▶ **Records shown**
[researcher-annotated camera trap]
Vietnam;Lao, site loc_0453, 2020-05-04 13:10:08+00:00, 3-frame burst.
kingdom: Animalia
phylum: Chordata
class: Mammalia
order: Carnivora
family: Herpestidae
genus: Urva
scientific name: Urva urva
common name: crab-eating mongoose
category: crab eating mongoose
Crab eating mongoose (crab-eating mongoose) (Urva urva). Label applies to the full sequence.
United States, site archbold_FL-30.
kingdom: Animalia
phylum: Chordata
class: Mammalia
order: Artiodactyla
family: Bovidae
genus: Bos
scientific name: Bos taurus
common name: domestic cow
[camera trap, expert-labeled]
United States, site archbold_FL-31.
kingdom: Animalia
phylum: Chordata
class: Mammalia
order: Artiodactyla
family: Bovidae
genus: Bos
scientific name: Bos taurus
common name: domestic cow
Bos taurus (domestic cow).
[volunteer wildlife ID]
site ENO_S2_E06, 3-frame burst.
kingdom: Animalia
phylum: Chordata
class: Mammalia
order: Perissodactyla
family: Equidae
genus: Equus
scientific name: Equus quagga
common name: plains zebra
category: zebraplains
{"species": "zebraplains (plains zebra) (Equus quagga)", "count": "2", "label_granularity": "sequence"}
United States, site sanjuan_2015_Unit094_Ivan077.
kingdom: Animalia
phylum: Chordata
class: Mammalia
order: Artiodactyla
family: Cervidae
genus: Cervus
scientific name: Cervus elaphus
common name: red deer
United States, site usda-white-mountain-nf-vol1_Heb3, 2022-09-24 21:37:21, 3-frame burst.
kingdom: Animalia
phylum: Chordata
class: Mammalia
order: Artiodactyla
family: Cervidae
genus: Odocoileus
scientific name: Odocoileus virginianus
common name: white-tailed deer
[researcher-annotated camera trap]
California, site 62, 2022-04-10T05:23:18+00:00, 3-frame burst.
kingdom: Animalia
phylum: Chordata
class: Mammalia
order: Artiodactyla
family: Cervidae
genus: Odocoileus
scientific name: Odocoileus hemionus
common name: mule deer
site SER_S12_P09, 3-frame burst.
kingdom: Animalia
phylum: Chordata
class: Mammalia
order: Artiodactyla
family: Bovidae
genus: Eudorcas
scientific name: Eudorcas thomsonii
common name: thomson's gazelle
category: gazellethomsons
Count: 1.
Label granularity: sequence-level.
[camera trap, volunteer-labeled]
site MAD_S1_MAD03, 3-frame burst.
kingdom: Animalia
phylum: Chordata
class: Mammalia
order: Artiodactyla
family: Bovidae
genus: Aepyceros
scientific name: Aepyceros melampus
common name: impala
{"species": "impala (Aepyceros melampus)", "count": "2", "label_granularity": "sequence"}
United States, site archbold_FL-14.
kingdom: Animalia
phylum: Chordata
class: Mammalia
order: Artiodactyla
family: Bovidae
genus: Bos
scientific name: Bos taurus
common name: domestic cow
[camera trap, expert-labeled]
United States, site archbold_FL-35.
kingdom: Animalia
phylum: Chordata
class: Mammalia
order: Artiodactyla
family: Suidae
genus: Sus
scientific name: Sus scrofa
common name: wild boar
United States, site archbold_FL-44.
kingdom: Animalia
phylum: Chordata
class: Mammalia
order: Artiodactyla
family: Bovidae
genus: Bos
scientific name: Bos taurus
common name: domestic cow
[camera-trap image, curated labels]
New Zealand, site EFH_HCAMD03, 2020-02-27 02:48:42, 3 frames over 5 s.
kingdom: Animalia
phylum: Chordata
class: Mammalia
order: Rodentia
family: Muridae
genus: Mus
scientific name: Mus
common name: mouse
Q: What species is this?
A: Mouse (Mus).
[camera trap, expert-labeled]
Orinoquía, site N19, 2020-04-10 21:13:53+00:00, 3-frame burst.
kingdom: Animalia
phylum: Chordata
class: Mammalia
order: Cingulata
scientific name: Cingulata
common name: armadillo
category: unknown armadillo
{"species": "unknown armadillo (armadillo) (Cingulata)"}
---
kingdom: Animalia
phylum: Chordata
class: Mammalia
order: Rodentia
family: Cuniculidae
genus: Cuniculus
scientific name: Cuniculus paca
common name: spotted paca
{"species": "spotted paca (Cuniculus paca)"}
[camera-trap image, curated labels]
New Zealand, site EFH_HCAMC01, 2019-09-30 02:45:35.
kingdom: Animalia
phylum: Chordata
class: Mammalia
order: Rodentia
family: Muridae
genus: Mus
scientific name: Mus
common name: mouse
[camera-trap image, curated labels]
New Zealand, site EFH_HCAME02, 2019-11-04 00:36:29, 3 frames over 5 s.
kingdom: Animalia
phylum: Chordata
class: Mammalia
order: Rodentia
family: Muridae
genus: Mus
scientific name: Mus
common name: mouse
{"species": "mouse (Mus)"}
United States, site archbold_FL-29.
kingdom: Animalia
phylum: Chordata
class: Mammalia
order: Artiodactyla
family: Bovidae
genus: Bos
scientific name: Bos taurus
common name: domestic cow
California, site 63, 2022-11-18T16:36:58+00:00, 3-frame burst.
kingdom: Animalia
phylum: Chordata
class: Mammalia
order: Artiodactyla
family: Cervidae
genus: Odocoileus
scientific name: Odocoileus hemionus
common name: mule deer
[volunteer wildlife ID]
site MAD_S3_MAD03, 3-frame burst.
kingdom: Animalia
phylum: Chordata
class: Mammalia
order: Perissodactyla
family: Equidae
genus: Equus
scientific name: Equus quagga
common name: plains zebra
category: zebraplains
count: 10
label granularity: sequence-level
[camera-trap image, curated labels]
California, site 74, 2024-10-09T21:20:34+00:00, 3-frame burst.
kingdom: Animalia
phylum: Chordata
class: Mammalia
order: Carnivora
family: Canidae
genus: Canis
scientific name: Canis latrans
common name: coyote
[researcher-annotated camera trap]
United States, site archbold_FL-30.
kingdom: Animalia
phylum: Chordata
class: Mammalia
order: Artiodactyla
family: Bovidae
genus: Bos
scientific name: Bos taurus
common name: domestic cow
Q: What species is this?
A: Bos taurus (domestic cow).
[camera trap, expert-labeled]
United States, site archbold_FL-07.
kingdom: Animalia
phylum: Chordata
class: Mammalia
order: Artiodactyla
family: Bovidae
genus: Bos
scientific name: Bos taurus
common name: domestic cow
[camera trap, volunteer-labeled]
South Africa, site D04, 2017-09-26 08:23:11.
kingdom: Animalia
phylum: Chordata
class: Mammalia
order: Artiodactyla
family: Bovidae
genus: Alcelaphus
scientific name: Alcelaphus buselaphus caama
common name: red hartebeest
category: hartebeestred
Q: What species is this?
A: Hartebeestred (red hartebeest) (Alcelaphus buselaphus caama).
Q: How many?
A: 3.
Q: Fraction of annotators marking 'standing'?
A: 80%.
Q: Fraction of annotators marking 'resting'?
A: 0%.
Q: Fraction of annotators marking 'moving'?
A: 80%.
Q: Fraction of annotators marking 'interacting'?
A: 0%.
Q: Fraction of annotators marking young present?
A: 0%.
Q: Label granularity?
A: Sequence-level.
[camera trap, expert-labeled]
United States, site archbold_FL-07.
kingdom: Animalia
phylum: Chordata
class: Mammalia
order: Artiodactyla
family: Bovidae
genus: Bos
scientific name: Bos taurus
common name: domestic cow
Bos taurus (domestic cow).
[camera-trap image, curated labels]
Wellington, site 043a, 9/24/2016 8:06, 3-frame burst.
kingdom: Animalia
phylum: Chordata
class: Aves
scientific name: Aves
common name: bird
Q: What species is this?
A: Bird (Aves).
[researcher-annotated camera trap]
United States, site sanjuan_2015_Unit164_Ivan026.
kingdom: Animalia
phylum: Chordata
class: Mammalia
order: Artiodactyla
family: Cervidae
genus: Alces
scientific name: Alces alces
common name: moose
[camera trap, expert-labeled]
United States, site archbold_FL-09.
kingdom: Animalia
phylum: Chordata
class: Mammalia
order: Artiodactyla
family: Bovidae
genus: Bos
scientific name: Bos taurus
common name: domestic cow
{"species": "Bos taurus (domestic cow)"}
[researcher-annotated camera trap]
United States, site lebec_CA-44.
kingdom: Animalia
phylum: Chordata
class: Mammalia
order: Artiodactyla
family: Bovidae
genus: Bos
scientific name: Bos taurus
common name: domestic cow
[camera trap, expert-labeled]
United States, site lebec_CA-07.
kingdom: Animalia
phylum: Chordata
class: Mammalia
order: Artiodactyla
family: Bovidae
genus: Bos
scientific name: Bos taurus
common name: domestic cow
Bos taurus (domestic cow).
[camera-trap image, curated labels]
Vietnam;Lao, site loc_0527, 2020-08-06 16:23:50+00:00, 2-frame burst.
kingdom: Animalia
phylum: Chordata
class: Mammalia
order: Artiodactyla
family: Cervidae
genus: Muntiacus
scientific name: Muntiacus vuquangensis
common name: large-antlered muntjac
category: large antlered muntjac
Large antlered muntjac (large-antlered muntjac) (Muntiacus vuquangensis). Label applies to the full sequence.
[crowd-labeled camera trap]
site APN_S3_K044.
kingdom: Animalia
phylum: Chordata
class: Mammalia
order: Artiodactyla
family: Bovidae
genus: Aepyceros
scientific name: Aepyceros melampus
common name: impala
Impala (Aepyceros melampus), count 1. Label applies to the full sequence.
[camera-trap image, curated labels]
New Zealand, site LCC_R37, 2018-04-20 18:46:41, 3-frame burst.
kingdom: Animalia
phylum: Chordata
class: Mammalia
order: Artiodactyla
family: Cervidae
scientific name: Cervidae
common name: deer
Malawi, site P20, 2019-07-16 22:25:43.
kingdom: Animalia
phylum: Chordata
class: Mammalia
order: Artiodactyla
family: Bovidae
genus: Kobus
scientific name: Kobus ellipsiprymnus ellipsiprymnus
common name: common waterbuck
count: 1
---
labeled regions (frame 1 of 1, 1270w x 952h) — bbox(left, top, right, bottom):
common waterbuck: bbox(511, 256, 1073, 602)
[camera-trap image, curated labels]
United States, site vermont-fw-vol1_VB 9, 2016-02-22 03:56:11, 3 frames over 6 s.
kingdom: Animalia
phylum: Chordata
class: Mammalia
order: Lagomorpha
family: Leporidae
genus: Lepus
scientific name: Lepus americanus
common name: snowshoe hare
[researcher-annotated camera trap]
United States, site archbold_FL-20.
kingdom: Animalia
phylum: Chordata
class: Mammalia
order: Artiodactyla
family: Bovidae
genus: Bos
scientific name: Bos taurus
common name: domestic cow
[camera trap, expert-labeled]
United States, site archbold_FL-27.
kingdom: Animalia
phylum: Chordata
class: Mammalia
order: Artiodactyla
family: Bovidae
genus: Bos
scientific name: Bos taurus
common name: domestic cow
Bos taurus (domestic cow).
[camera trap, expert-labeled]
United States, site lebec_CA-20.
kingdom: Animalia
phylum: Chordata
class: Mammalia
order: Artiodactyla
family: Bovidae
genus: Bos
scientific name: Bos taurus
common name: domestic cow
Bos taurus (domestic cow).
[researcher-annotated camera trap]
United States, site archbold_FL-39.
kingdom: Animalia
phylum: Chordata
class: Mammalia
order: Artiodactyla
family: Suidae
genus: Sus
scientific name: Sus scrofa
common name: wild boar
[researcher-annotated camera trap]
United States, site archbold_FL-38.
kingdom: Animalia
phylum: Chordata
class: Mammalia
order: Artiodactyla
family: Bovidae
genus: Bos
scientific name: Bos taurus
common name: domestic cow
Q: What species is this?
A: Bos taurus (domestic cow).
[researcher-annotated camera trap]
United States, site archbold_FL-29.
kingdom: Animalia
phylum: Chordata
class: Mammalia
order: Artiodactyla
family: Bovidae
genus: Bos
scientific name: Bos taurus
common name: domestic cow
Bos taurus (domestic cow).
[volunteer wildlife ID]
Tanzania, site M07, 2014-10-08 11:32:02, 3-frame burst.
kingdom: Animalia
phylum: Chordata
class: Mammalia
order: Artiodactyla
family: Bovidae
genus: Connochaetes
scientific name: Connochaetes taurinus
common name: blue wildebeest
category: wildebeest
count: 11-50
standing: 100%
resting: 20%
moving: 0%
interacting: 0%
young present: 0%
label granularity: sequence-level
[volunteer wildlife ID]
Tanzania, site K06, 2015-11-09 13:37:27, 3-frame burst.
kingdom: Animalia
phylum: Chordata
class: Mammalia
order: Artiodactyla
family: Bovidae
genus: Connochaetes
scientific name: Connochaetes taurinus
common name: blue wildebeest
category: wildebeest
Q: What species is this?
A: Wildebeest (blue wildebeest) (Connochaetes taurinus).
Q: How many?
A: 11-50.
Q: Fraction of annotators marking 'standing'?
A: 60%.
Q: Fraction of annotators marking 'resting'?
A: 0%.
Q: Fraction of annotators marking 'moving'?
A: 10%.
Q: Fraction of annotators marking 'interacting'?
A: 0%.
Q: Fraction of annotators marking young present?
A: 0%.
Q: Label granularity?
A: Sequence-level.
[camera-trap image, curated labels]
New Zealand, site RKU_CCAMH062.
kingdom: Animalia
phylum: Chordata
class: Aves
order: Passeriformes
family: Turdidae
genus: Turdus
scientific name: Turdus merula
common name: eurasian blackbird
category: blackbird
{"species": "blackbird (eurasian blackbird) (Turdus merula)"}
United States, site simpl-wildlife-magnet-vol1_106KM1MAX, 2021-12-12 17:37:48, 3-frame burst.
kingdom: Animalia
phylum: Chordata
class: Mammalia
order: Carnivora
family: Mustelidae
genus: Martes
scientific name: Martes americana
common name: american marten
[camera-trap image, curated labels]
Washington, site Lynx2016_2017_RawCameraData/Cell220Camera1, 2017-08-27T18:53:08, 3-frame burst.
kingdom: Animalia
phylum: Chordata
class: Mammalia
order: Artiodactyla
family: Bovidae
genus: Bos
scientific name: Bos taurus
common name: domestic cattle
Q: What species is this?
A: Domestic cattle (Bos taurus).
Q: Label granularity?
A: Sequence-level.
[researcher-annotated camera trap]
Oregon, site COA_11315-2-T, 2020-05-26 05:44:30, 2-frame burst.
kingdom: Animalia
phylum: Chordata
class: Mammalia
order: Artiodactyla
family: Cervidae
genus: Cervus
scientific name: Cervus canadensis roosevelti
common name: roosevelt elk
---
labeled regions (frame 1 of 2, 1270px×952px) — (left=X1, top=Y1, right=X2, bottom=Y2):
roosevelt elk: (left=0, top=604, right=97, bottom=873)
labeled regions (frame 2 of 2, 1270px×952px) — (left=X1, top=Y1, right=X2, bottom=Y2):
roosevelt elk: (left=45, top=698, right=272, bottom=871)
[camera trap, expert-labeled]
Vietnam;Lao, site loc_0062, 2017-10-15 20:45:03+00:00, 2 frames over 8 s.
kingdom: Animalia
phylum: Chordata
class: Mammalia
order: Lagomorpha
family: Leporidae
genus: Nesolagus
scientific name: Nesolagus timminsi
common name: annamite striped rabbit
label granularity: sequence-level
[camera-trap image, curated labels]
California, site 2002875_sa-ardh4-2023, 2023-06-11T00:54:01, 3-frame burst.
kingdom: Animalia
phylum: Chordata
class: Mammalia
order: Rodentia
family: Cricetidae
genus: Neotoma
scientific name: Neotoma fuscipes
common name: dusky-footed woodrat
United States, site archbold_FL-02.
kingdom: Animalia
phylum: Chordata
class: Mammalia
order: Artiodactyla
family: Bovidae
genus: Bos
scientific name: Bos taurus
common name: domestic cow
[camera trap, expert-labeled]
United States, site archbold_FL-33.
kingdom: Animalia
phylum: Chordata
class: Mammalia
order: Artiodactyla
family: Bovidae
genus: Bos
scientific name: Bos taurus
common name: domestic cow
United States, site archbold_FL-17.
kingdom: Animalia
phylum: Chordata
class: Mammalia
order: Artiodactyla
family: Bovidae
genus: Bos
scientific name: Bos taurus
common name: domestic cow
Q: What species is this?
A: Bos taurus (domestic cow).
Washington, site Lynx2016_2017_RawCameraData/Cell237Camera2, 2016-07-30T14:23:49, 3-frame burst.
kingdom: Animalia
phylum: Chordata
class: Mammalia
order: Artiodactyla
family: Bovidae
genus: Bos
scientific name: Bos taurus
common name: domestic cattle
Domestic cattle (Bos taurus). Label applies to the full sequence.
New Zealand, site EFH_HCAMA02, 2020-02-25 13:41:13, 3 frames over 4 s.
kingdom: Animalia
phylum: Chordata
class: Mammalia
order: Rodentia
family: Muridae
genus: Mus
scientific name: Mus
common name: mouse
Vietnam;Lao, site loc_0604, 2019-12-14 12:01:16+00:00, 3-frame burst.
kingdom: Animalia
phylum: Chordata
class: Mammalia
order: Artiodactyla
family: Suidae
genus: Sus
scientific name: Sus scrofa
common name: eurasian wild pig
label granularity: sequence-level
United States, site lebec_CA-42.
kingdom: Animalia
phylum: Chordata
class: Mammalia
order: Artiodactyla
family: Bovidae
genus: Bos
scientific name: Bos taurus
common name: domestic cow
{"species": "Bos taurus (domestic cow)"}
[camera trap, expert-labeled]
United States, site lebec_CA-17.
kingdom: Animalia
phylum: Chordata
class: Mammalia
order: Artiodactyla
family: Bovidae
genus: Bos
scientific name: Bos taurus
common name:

▶ **To do**
Begin at the first line of the material and transcribe each line exactly. End with the line containing "common name: crab-eating mongoose", and give nothing else.

▶ **Worked solution**
[researcher-annotated camera trap]
Vietnam;Lao, site loc_0453, 2020-05-04 13:10:08+00:00, 3-frame burst.
kingdom: Animalia
phylum: Chordata
class: Mammalia
order: Carnivora
family: Herpestidae
genus: Urva
scientific name: Urva urva
common name: crab-eating mongoose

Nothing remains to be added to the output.